While feeding is one of the most time-consuming jobs of parenthood, it’s often thankless and plagued with insecurity. And a lot of work! The effort to feed a child involves planning meals and menus, procuring food, preparing and serving it, and cleaning it all up.
The surprising fact is this: Just because you get all the nutrition details and food figured out doesn’t guarantee you will raise a healthy eater.
One important determinant to your success with nutrition and feeding your family is your feeding style. Parent feeding styles, or the attitudes and actions you use in the process of feeding your child, closely mirror your parenting style. While one feeding style is generally used most of the time, all the feeding styles can overlap and mingle.
Feeding styles also mimic our own eating experiences as a child–they are deeply ingrained and our “go to” method for feeding our own children. There are four parenting styles and as an extension of this, feeding styles (be sure to read to the bottom!):
Authoritarian feeding style is also known as a “parent-centered” style. In the realm of feeding, this style is associated with “the clean plate club,” where rules about eating are emphasized, from trying foods to completing a meal. Dessert is contingent upon eating dinner. Parents plate the food for their children. Eating is directed by the parent, rather than self-directed by the child. A child may become resistant to trying new food, picky, or an over-eater. Weight problems, both underweight and overweight, are correlated with this feeding style.
Permissive feeding style is also known as “the say yes to anything parent,” and reflects a child-directed style. Even though the parent says “no” or a limitation may be the first response, “yes” ultimately reigns. The classic example of this is the mother who is attempting to manage the vocal child in the grocery store who wants candy at the checkout stand. He begs and begs, hearing, “no, no, no…well….okay, I guess so.” Children of permissive feeders may become overweight, as research shows that the limits on calorie-dense foods may be unlimited.

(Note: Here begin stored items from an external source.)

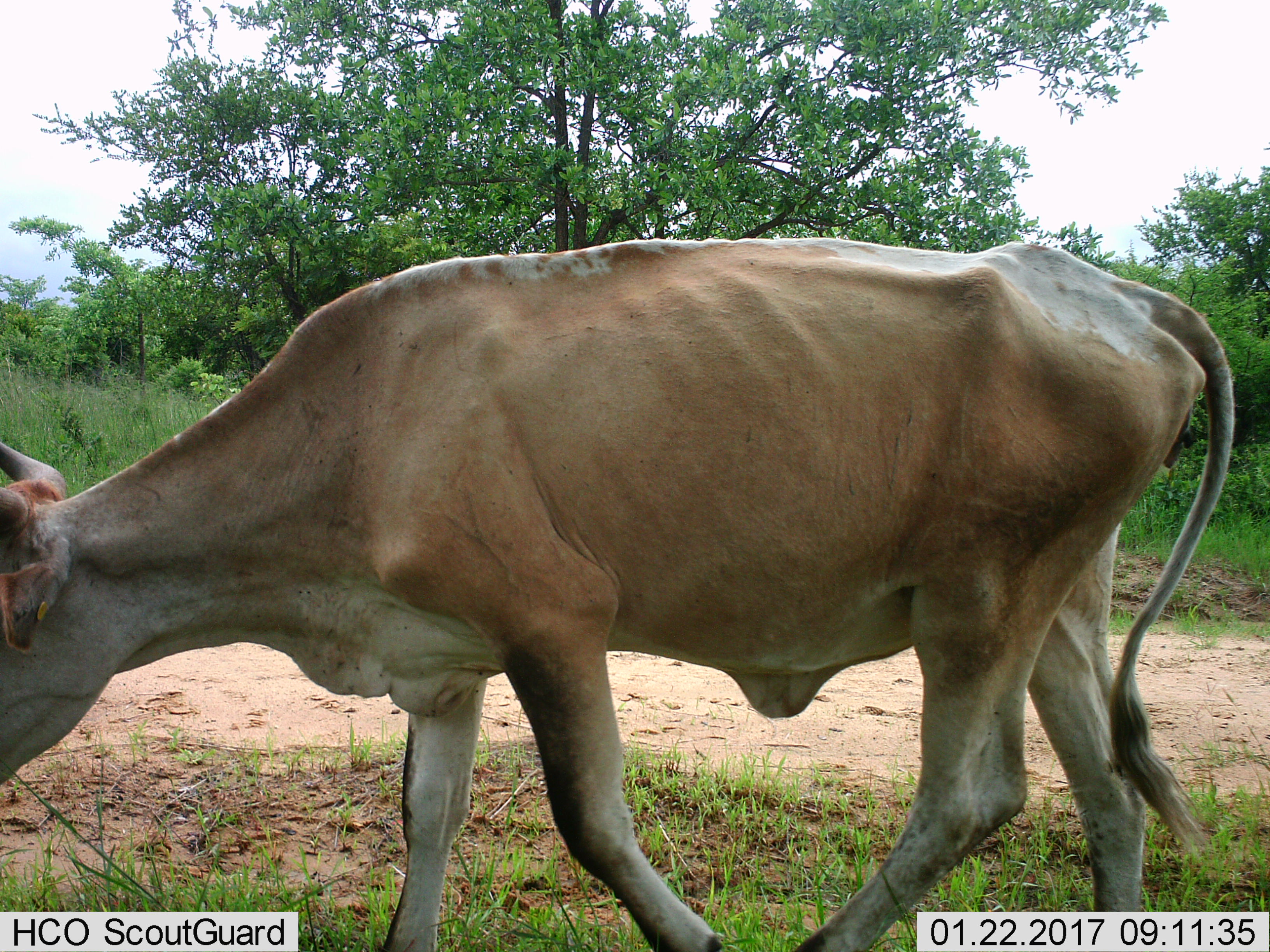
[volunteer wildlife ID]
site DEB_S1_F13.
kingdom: Animalia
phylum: Chordata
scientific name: Vertebrata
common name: domestic animal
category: domesticanimal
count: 1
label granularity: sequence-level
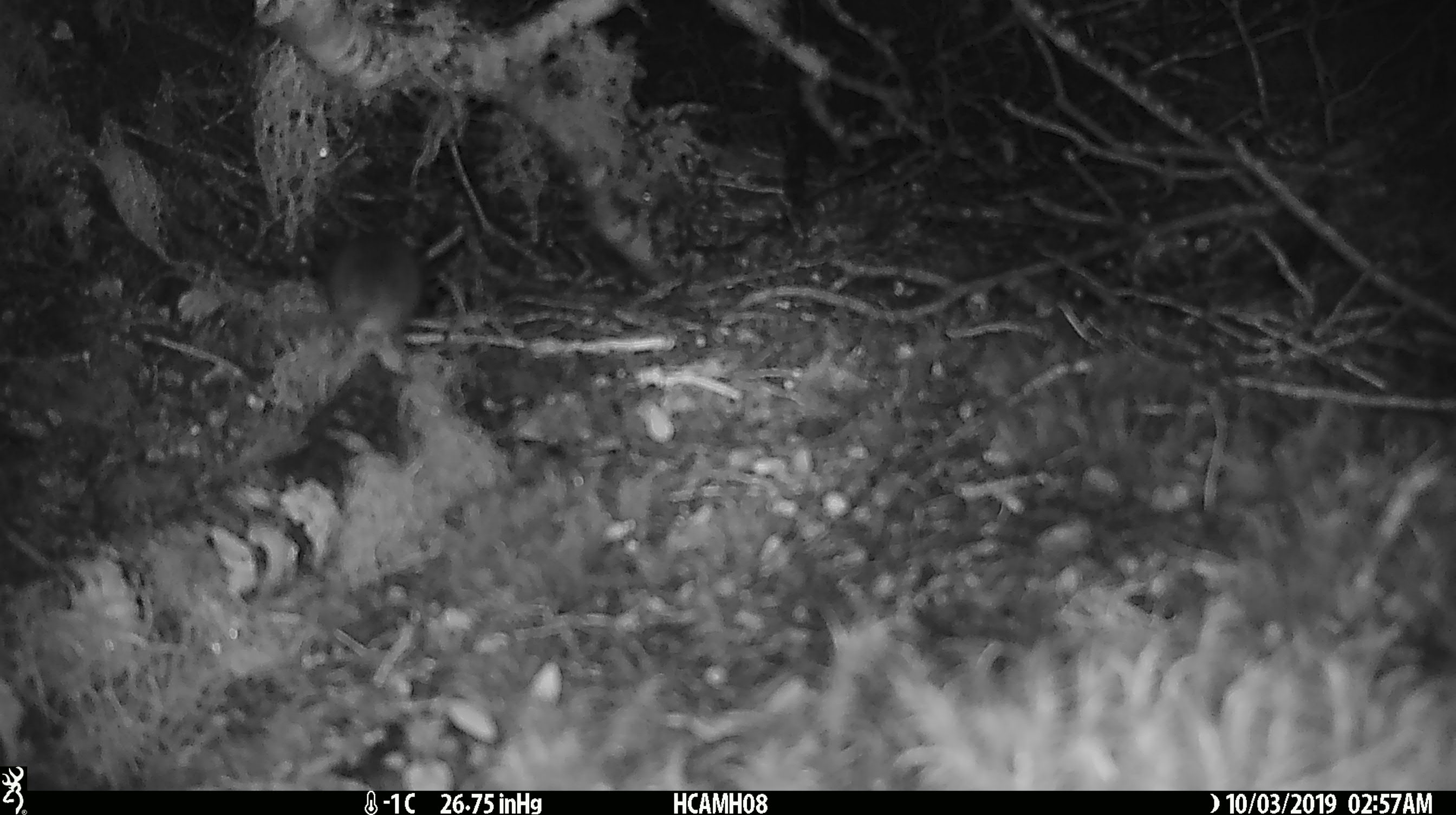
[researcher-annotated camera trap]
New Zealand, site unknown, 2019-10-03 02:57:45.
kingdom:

Neglectful feeding style often produces the unprepared parent: irregular shopping, empty cabinets and refrigerators, and no plan for meals. Food and eating may lack importance for the parent, and that may transcend to feeding their child. Children who experience this feeding style may feel insecure about food and eating, and unsure about when they will have their next meal, whether they will like it, and if it will be enough. These children may become overly focused on food and frequently question the details around mealtime.
Authoritative feeding style is the “love with limits” feeding style, promoting independent thinking and self-regulation within the child, but also setting boundaries around food and eating. The authoritative feeder determines the details around the meal (what will be served, when it will happen, and where it will be served), but allows the child to decide whether they will eat what is prepared, and how much they will eat. Trust and boundaries are the basis of this parent feeding style. Children who have authoritative parents in the home tend to be leaner, good at self-regulating their food consumption, and feel secure with food and eating. The most current research advocates this style of feeding as an effective childhood obesity prevention approach.
What’s your feeding style and how is it affecting your child’s eating and health?